Maxwell v. Boyd

66 So. 3d 257, 2010 Ala. Civ. App. LEXIS 389, 2010 WL 5130627
CourtCourt of Civil Appeals of Alabama
DecidedDecember 17, 2010
Docket2090318
StatusPublished
Cited by12 cases

This text of 66 So. 3d 257 (Maxwell v. Boyd) is published on Counsel Stack Legal Research, covering Court of Civil Appeals of Alabama primary law. Counsel Stack provides free access to over 12 million legal documents including statutes, case law, regulations, and constitutions.

Bluebook
Maxwell v. Boyd, 66 So. 3d 257, 2010 Ala. Civ. App. LEXIS 389, 2010 WL 5130627 (Ala. Ct. App. 2010).

Opinion

PITTMAN, Judge.

This appeal, transferred to this court pursuant to Ala.Code 1975, § 12-2-7(6), concerns the enforceability of a residential restrictive covenant.

In February 2005, Ray E. Maxwell and Dana Maxwell, the owners of a residential lot in the Etowah County subdivision known as “The Highlands,” filed a civil action in the Etowah Circuit Court naming as defendants the occupants of an adjacent lot, Jerry S. (Steve) Boyd and Nicole Boyd. 1 The Maxwells sought injunctive relief prohibiting the Boyds from undertaking construction of, or compelling removal of, a garage that, the Maxwells contended, would violate restrictive covenants filed of record with the Etowah County probate office; specifically, the complaint alleged that the proposed structure would violate a covenant barring buildings “nearer than 15 feet to an interior lot line.” The Boyds filed an answer in which they admitted the existence of covenants restricting their use of their lot, but they averred that the restrictions were “not enforceable.” After an ore tenus proceeding, the trial court entered a judgment on October 7, 2009, granting the relief requested by the Maxwells, but it vacated that judgment on October 8, 2009, stating that that judgment had been entered in error. On October 23, 2009, the trial court entered a judgment denying the relief requested by the Maxwells, concluding that enforcement of the restrictive covenants would be “unjust and inequitable” based upon “the inconsistencies between the practices in the subdivision and the requirements of the restrictions!,] ... building practices within the neighborhood directly across the street from the Boyd and Maxwell property, and the lack of evidence of significant economic impact upon the Maxwell property.” The Maxwells appeal following the denial of their postjudgment motion to alter, amend, or vacate the judgment. 2

When ore tenus evidence is presented to the trial court, a presumption of correctness exists as to the trial court’s findings on issues of fact, and a judgment based on such findings of fact will not be disturbed unless it is clearly erroneous, without supporting evidence, manifestly unjust, or against the great weight of the evidence. E.g., Traweek v. Lincoln, 984 So.2d 439, 442 (Ala.Civ.App.2007). That said, a presumption of correctness is not indulged when the trial court improperly applies the law to the facts, nor when the pertinent question involves the application of law to *259 essentially undisputed facts. Id. at 442-43.

The record reveals that in December 1994 Nancy C. Becker, who owned the property upon which “The Highlands” was to be developed, filed of record in the Etowah County probate office a four-page document indicating that she “intend[ed] to sell the property[,] restricting it in accordance with a common plan designed to preserve the value and qualities of the land for the benefit of its future owners.” The covenants contained in that document included, among other things, a restriction of the use of the land to solely residential purposes rather than for business purposes, a mandate that all homes have an attached garage providing for “side, rear entry, or 45 degree entry,” and a requirement that “[n]o building shall be located nearer than 15 feet to an interior lot line.” The document also provided for the appointment of a committee consisting of at least three owners of lots in “The Highlands” after nine homes had been constructed and sold there; although the committee was “to oversee compliance with the provisions of [the] restrictions,” the record reflects that no such committee has ever been formed.

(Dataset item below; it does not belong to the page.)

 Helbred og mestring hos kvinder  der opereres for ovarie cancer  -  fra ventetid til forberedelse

The Maxwells purchased their lot in “The Highlands” in 1995 from Becker, and their deed expressly referred to the recorded covenant document. The Boyds received a deed to a lot in “The Highlands” adjacent to the Maxwells’ property in April 2007; although the Boyds did not receive their lot directly from Becker, the deed that they did receive expressly noted that the conveyance was “[s]ubject to easements, restrictive covenants, and ad valo-rem taxes of record” (emphasis added). Although one of the co-grantors named in the Boyds’ deed testified at trial that a copy of the recorded covenant document had been provided to the Boyds at the closing of their conveyance transaction and that her husband (the other co-grantor) had informed the Boyds that the document contained subdivision restrictions, Steve Boyd testified that he did not believe that he had been provided a copy of that document at closing, and both he and Nicole Boyd testified that they had first become aware of the document when it had been provided to them by their building contractor.

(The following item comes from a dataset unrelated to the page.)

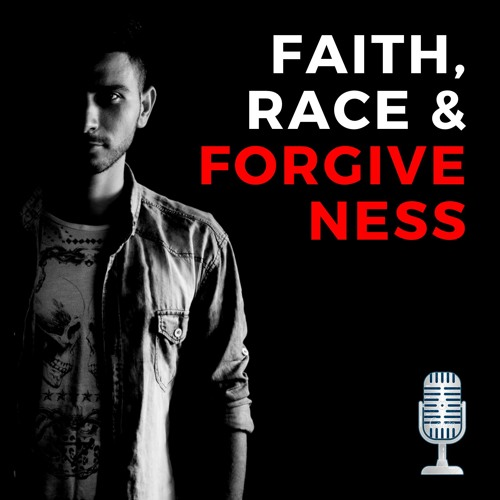 Faith, Race & Forgiveness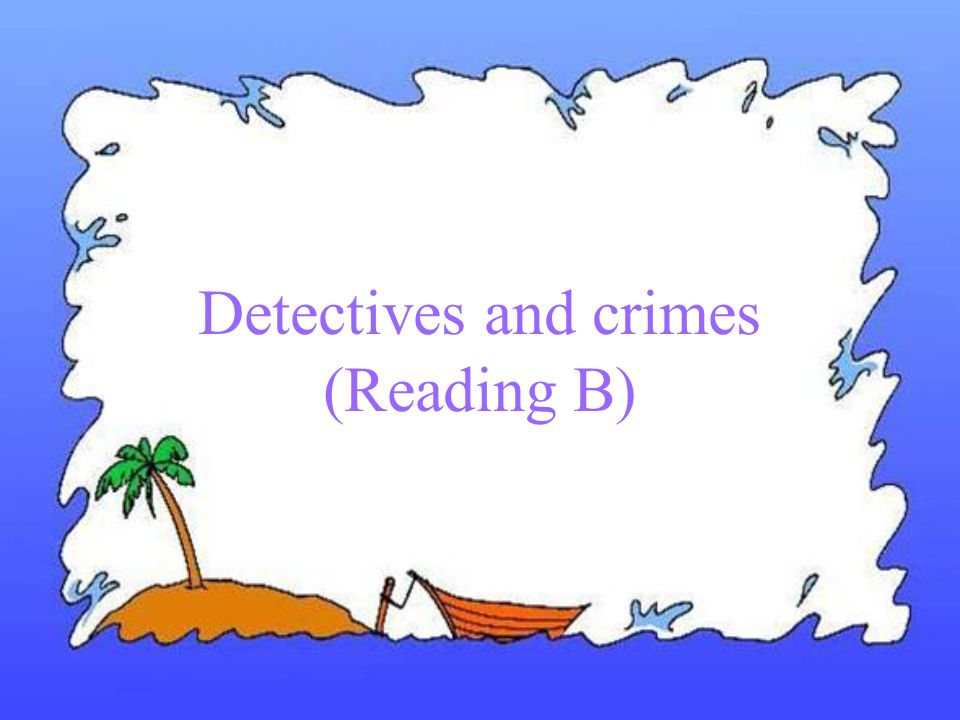 Detectives and crimes (Reading B)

At trial, Dana Maxwell testified that on November 11, 2008, she had noticed that two pine trees that had been located along the common border of the parties’ properties had been cut down and that “batter boards” and orange spray paint had been deployed on the Boyds’ property; at that time, Dana Maxwell had engaged the contractor in a conversation and had informed him that the construction would violate the subdivision regulations in the covenant document (a copy of which she also provided to the contractor). On that date, Dana Maxwell testified, no cement had been poured at the construction site. Nicole Boyd testified that the contractor had affixed the covenant document to the back door of the Boyds’ residence and had informed the Boyds of the existence of complaints by neighbors.

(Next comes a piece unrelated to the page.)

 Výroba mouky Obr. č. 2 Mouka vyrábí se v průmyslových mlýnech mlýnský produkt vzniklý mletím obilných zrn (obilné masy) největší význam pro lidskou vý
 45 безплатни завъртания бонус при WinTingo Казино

According to Dana Maxwell, within one or two weeks of her having notified the contractor of the nonconformity of the project at its outset, Steve Boyd had come over to her home and had brought a copy of the covenant document with him. Steve Boyd stated during that visit that his copy of the covenant document bore no date and that he had unsuccessfully looked for the recorded copy of the covenant document; he also stated that he would engage an attorney and would “do the right thing.” Dana Maxwell testified that she had emphasized during their conversation that she had no objection to construction of a *260 garage so long as it conformed to the prevailing covenants.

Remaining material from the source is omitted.